エース石川祐希の<原点>。バレーとバスケで悩んでいた小4のあの日。母がやっていたのでバスケ部に入ろうと思ったけれど…
◆「将来バレーボール選手になりたい」と思ったことはなかった… 「何部に入る?」 一緒に少年野球のチームに入っていた友達に相談した。 バスケか、バレーか。 迷っていたけれど、僕たちはバレーボールを選んだ。 あのとき、なぜ、僕はバレーボールに決めたのか。 振り返ってもよく覚えていない。 でも、迷いながらも心のどこかで決めていた気がする。 なぜなら、僕はもともと何かを決めるときには「こうしたい」という意志を根っこにもっているタイプだからだ。 とはいえ、1人で「こうする」と決めるには自信がないから、仲の良い子に「どうしようか?」と相談しながら、「バレーにしない?」と、自然にもっていったような気がしている。 もう1つ、僕がバレーボール部を選んだ理由があるとしたら、当時の矢作南小バレーボール部が強かったからだ。 正直にいうと、小学生のころの僕は、「将来バレーボール選手になりたい」と思ったことなど一度もなかった。

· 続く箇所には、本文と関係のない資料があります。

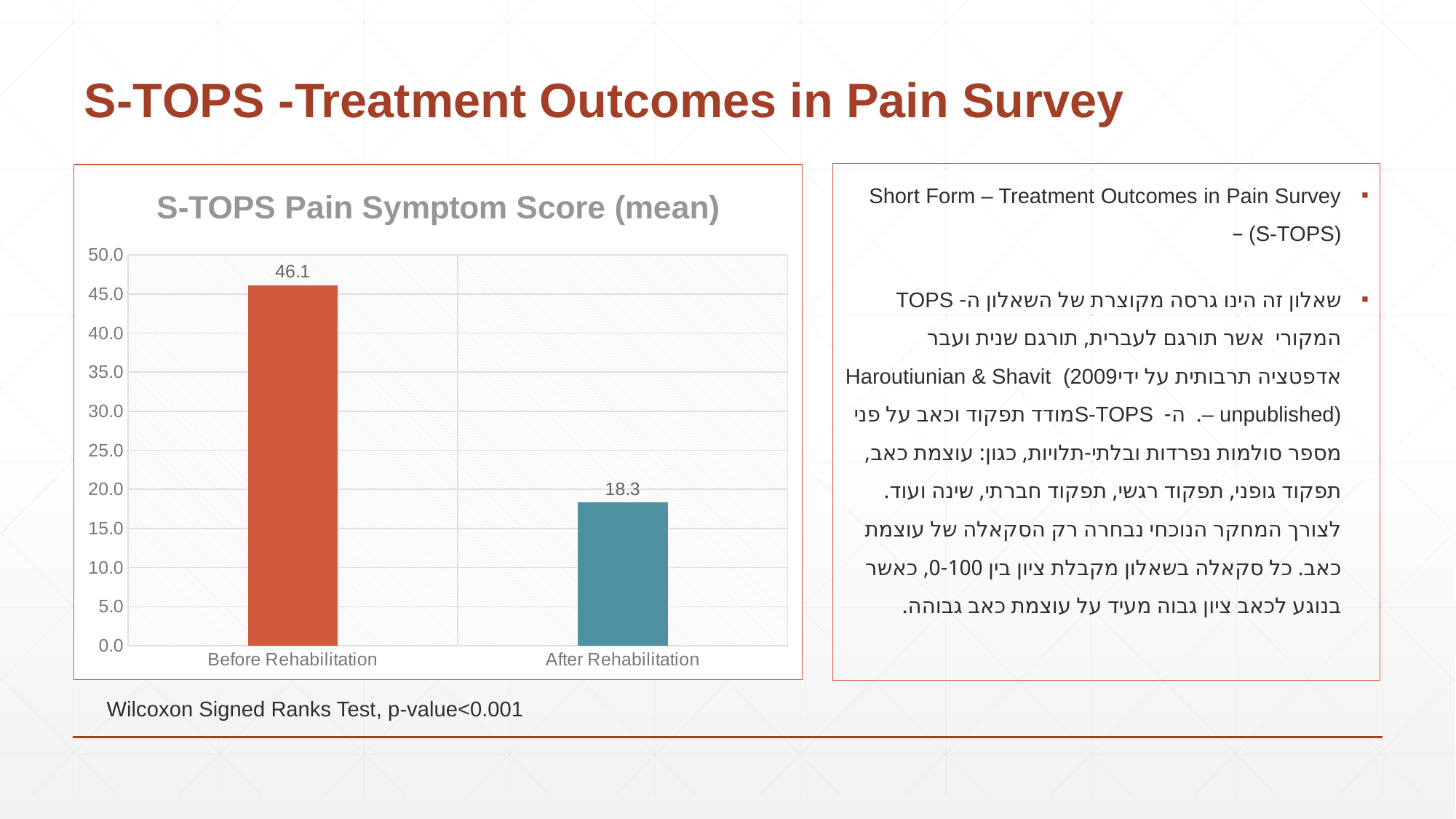
Which category has the highest S-TOPS Pain Symptom Score? Before Rehabilitation What is the difference between the before and after rehabilitation pain symptom scores? 27.8 What is the title of the chart? S-TOPS Pain Symptom Score (mean) What kind of chart is shown on the slide? Bar chart Is the value for After Rehabilitation greater or less than 20.0? less What is the mean S-TOPS Pain Symptom Score after rehabilitation? 18.3 Is the value for Before Rehabilitation greater or less than 45.0? greater How many categories are shown on the chart? 2 Is the pain symptom score larger before or after rehabilitation? Before Rehabilitation What is the mean S-TOPS Pain Symptom Score before rehabilitation? 46.1 Do the values rise or fall from Before Rehabilitation to After Rehabilitation? Fall Which category has the lowest S-TOPS Pain Symptom Score? After Rehabilitation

◆小学生の自分を振り返って思うこと… ここぞというときの集中力には自信がある。 そして、必要だと思えば何でもやる。 その反面、本当にこれが必要かな、と思うことは積極的にやらないのも僕の性格だ。 例を挙げるならば、小学生のころの夏休みの宿題がまさにそう。 コツコツ地道に毎日これだけやる、と決めて取り組むのは苦手だった。 どちらかといえば、夏休みも終わるころになってから一気に終わらせるタイプ。 絵日記や、アサガオの観察日記など、毎日やらなければならないものはやるけれど、 計算ドリルや漢字など、毎日やらなくてもいいものはやらない。 集中してやれば終わるとわかっていたし、小学生のころから塾や公文に通っていたので、もともと計算も苦手ではない。 ちゃっかり友達に見せてもらうこともあった。 宿題だけでなく、バレーボールも同じだった。 練習はもちろんちゃんとやるけれど、やらなくてもいい、と思うことはやらない。 たとえばバレーボールの基本技術として、始めて間もないころに教えられるオーバーハンドパスもまさにそうだった。 おでこの前に両手で三角形をつくって、膝を曲げ、腕を伸ばしながら力を前に伝えてボールを出す。 基本中の基本ではあるけれど、練習を重ねるうちに、膝を曲げることが本当に必要かな、と思うことが増えた。 むしろ、かたちばかりを気にしなくても、できることはある。 オーバーハンドパスの目的は、目指す場所にちゃんとボールを返すこと。 それならばかたちにこだわるよりも、自分がやりやすい、いちばん返しやすいかたちでやったほうがいいな、と子どものころから考えて実践してきた。 指導者によっては、「どうして膝を曲げないんだ」と怒る人もいるかもしれない。 実際僕も注意をされることもあったけれど、ある程度は自分のやり方でやってきた。 もちろん、まったく膝を曲げないというわけではなく、オーバーハンドパスをするときも少しは膝を曲げた。 自分がいちばんやりやすい、ボールを返しやすいやり方を考えて、自然にできるように練習した。 宿題をコツコツやるのは苦手だったけれど、自分が納得して取り組むバレーボールの練習を続けることは、少しも苦ではなかった。